_Exercise brief_. Word for word, transcribe the data below from the line with "cancer | ✓ | | |" to the line with "adenocarcinoma | ✓ | | |", keeping both of those lines.

--- Extracted records Enclosed Below ---

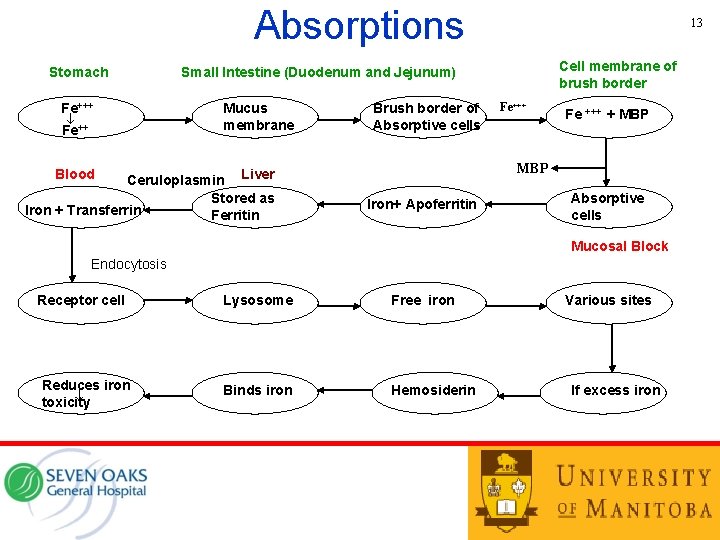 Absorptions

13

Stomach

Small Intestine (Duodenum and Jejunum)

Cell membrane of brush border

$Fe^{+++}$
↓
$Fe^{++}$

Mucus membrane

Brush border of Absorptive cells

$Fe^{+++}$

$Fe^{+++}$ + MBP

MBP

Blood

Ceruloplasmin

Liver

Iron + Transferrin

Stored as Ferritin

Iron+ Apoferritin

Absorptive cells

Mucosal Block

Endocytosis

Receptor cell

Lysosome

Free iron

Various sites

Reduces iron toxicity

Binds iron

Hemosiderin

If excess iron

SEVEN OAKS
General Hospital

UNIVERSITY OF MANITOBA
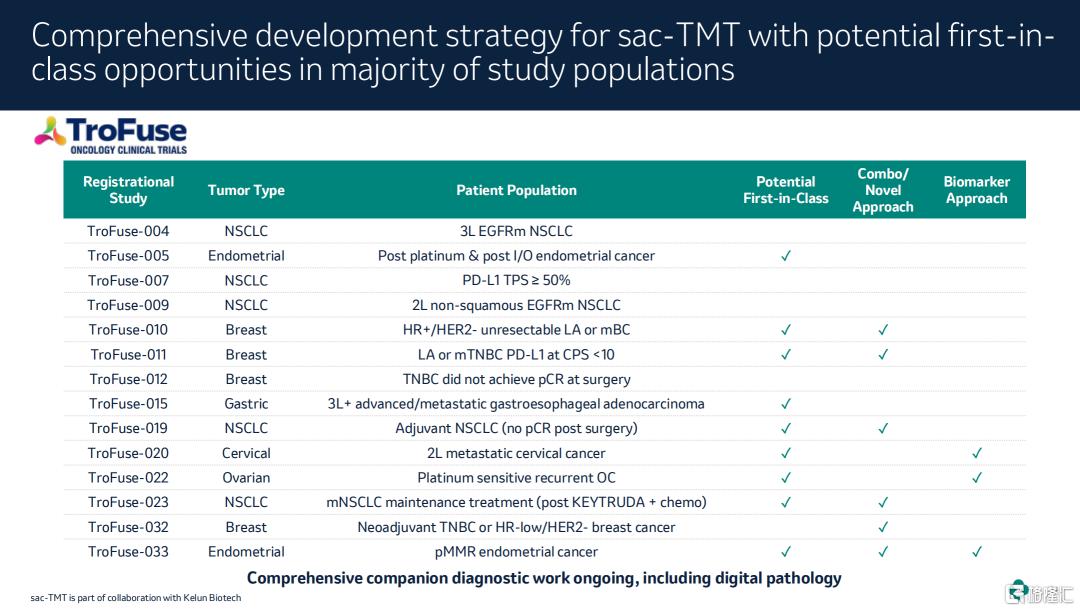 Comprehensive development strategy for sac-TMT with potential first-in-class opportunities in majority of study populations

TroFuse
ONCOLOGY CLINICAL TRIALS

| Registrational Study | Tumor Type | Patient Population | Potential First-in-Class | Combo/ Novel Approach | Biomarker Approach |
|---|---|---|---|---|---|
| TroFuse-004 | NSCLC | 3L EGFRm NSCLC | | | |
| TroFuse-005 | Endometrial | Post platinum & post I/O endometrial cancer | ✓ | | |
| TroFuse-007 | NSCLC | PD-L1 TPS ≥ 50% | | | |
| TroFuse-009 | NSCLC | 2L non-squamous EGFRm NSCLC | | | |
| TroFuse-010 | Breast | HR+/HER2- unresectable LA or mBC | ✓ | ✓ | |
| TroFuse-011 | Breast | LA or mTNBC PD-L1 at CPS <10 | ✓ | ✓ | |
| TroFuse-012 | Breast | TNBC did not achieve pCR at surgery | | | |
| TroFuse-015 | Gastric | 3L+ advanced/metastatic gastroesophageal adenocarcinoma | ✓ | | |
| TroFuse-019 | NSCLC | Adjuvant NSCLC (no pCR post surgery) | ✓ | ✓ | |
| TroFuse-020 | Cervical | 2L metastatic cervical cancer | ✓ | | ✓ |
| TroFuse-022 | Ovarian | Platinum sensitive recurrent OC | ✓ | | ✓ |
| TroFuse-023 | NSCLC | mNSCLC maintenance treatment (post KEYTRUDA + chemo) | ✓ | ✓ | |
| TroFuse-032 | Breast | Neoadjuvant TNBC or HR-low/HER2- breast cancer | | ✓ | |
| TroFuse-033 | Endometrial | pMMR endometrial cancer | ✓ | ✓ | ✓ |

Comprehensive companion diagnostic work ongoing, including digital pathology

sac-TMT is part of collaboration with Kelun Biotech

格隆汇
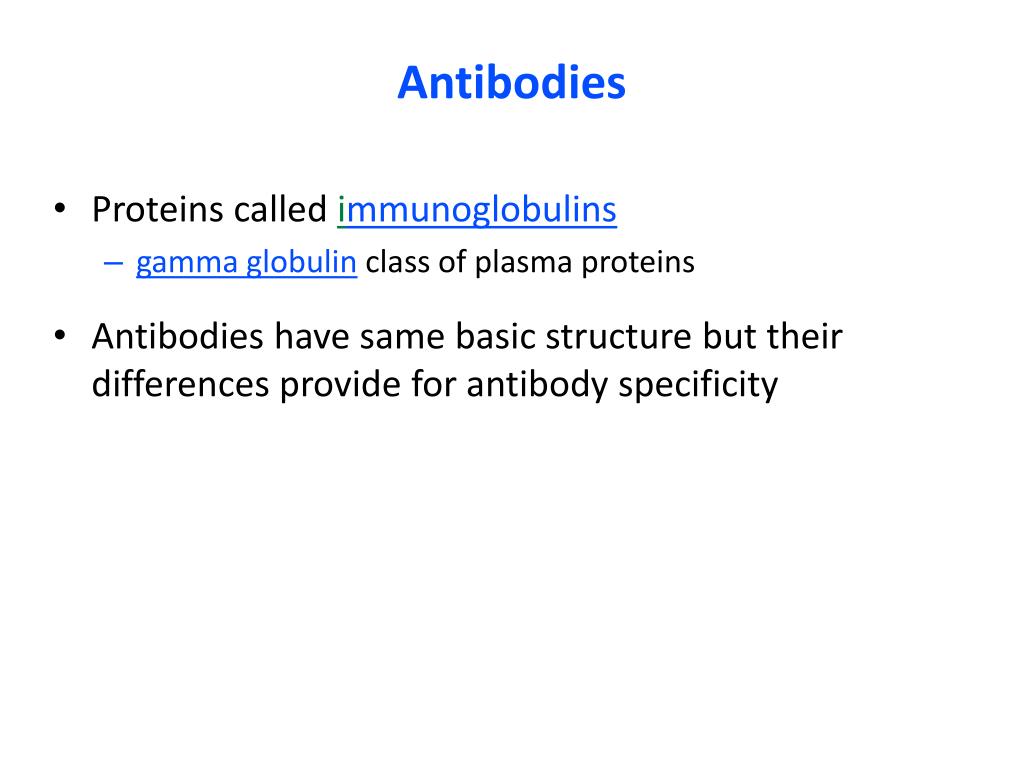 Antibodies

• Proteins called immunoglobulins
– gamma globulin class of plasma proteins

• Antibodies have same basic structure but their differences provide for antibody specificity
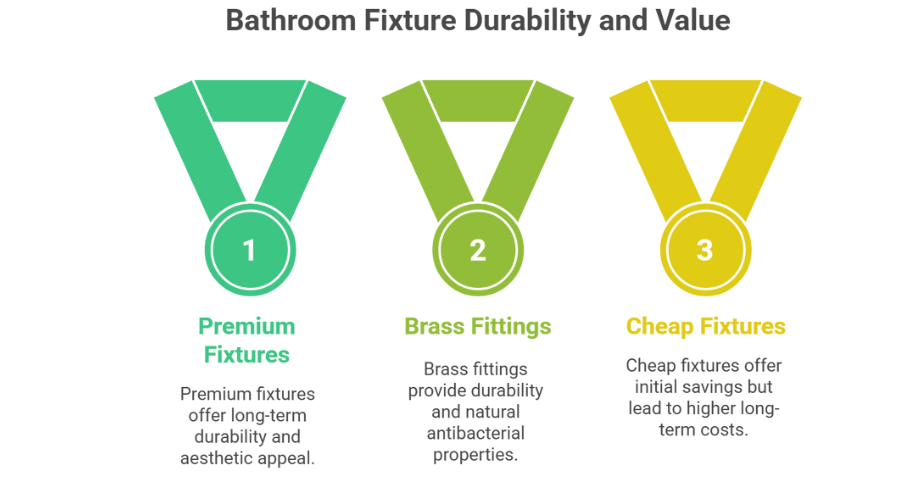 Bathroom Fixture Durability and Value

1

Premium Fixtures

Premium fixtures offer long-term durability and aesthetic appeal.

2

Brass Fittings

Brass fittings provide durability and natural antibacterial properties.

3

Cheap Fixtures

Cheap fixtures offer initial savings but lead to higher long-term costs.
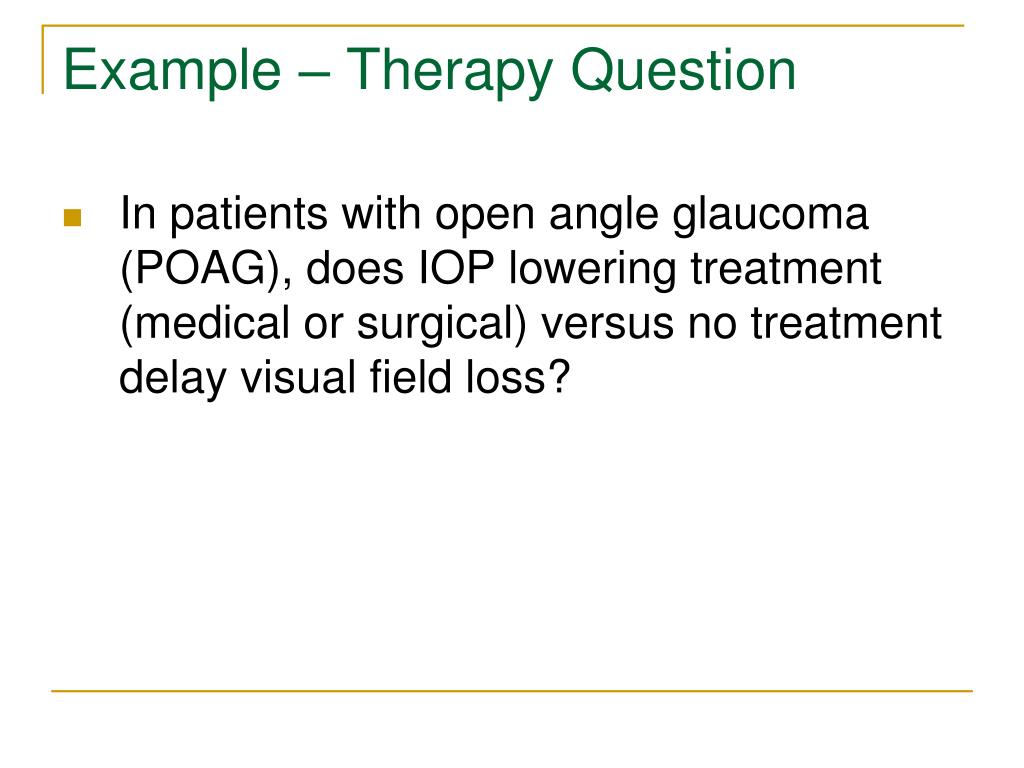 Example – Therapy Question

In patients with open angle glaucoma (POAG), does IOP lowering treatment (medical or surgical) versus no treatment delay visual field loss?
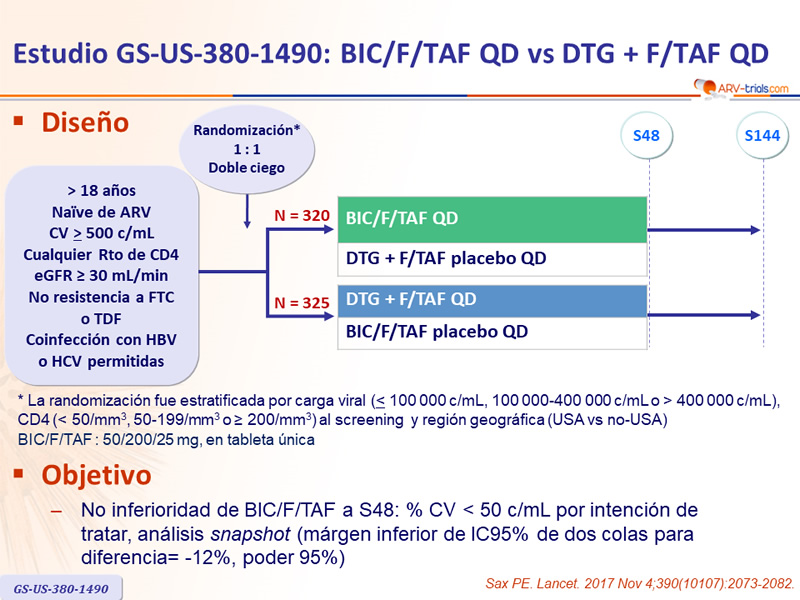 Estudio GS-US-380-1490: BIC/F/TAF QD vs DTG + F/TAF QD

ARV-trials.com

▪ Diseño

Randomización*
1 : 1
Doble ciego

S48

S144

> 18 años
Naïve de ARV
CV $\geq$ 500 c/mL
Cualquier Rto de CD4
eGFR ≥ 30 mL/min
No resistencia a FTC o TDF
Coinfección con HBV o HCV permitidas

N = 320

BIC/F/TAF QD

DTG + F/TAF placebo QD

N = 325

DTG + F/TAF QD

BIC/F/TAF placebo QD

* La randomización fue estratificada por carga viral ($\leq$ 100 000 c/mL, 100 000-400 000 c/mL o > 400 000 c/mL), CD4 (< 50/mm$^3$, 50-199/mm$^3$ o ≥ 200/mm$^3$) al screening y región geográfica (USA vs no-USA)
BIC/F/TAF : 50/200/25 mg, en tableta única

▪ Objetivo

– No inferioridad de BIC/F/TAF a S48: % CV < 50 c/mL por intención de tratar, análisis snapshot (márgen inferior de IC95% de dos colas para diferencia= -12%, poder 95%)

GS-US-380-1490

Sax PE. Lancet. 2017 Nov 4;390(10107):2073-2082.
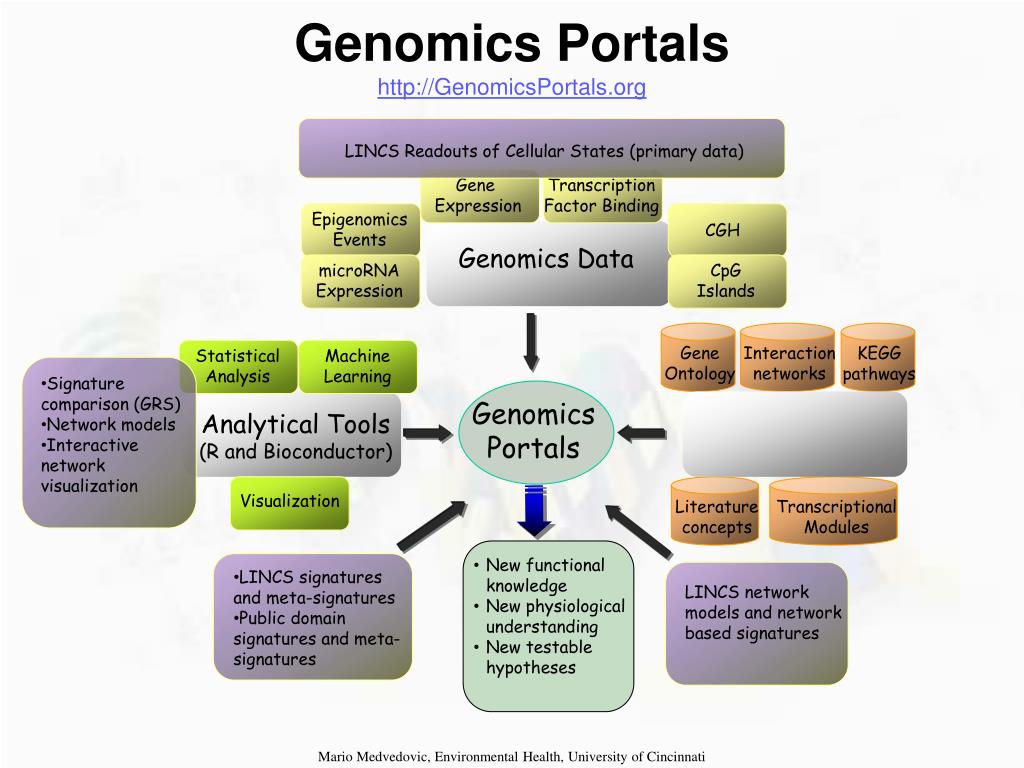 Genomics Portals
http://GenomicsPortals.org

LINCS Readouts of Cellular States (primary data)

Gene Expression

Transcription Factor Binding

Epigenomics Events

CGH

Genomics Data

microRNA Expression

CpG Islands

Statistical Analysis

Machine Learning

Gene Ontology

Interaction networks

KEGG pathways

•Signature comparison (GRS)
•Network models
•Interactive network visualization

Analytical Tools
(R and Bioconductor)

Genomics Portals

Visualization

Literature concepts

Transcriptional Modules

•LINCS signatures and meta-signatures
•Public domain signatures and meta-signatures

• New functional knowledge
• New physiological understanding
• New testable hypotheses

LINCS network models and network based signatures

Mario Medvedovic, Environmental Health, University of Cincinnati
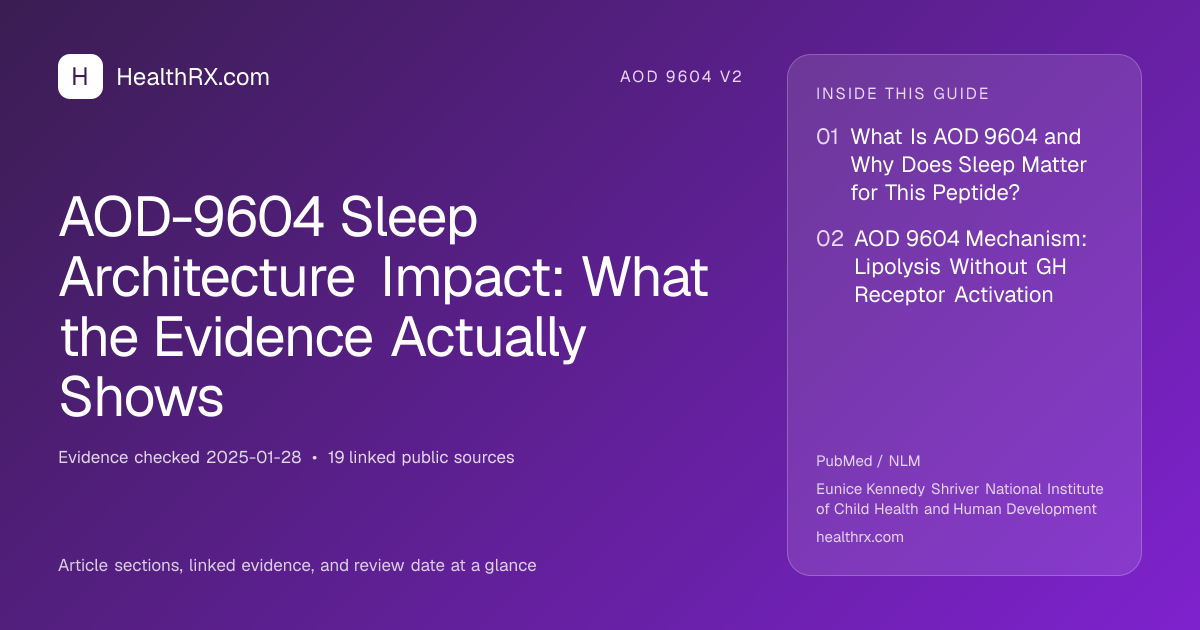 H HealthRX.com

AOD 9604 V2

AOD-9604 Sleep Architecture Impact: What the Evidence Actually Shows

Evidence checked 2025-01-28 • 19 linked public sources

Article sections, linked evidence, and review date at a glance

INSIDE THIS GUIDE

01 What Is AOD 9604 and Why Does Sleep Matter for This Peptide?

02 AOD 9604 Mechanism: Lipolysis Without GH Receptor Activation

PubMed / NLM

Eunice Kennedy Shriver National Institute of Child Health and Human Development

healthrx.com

--- End of Enclosed Extracted records ---

_Answer_.
| TroFuse-005 | Endometrial | Post platinum & post I/O endometrial cancer | ✓ | | |
| TroFuse-007 | NSCLC | PD-L1 TPS ≥ 50% | | | |
| TroFuse-009 | NSCLC | 2L non-squamous EGFRm NSCLC | | | |
| TroFuse-010 | Breast | HR+/HER2- unresectable LA or mBC | ✓ | ✓ | |
| TroFuse-011 | Breast | LA or mTNBC PD-L1 at CPS <10 | ✓ | ✓ | |
| TroFuse-012 | Breast | TNBC did not achieve pCR at surgery | | | |
| TroFuse-015 | Gastric | 3L+ advanced/metastatic gastroesophageal adenocarcinoma | ✓ | | |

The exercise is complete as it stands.